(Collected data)
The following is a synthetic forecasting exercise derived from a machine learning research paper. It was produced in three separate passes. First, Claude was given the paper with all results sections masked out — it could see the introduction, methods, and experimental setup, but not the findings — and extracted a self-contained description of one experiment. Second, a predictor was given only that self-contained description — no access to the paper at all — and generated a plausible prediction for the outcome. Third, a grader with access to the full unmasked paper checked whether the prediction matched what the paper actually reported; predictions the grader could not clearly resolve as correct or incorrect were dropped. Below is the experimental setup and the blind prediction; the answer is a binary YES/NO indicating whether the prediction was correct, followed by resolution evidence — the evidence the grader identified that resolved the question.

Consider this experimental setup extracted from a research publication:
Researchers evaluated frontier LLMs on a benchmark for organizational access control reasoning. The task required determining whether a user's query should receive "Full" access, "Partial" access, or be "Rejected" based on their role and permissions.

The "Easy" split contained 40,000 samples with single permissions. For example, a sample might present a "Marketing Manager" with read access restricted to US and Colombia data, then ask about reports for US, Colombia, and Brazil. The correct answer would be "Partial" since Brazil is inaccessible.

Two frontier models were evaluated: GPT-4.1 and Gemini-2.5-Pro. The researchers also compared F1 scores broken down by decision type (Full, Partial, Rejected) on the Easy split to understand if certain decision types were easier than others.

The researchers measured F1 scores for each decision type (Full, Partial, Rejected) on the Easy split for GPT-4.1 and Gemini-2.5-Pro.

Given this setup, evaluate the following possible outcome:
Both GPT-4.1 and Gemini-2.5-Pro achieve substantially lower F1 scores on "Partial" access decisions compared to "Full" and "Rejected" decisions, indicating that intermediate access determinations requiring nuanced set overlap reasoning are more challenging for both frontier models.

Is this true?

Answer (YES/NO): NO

### YOUR GOAL
All entries shown above should be duplicated without a single difference.

### TASK SOLUTION
The following is a synthetic forecasting exercise derived from a machine learning research paper. It was produced in three separate passes. First, Claude was given the paper with all results sections masked out — it could see the introduction, methods, and experimental setup, but not the findings — and extracted a self-contained description of one experiment. Second, a predictor was given only that self-contained description — no access to the paper at all — and generated a plausible prediction for the outcome. Third, a grader with access to the full unmasked paper checked whether the prediction matched what the paper actually reported; predictions the grader could not clearly resolve as correct or incorrect were dropped. Below is the experimental setup and the blind prediction; the answer is a binary YES/NO indicating whether the prediction was correct, followed by resolution evidence — the evidence the grader identified that resolved the question.

Consider this experimental setup extracted from a research publication:
Researchers evaluated frontier LLMs on a benchmark for organizational access control reasoning. The task required determining whether a user's query should receive "Full" access, "Partial" access, or be "Rejected" based on their role and permissions.

The "Easy" split contained 40,000 samples with single permissions. For example, a sample might present a "Marketing Manager" with read access restricted to US and Colombia data, then ask about reports for US, Colombia, and Brazil. The correct answer would be "Partial" since Brazil is inaccessible.

Two frontier models were evaluated: GPT-4.1 and Gemini-2.5-Pro. The researchers also compared F1 scores broken down by decision type (Full, Partial, Rejected) on the Easy split to understand if certain decision types were easier than others.

The researchers measured F1 scores for each decision type (Full, Partial, Rejected) on the Easy split for GPT-4.1 and Gemini-2.5-Pro.

Given this setup, evaluate the following possible outcome:
Both GPT-4.1 and Gemini-2.5-Pro achieve substantially lower F1 scores on "Partial" access decisions compared to "Full" and "Rejected" decisions, indicating that intermediate access determinations requiring nuanced set overlap reasoning are more challenging for both frontier models.

Is this true?

Answer (YES/NO): NO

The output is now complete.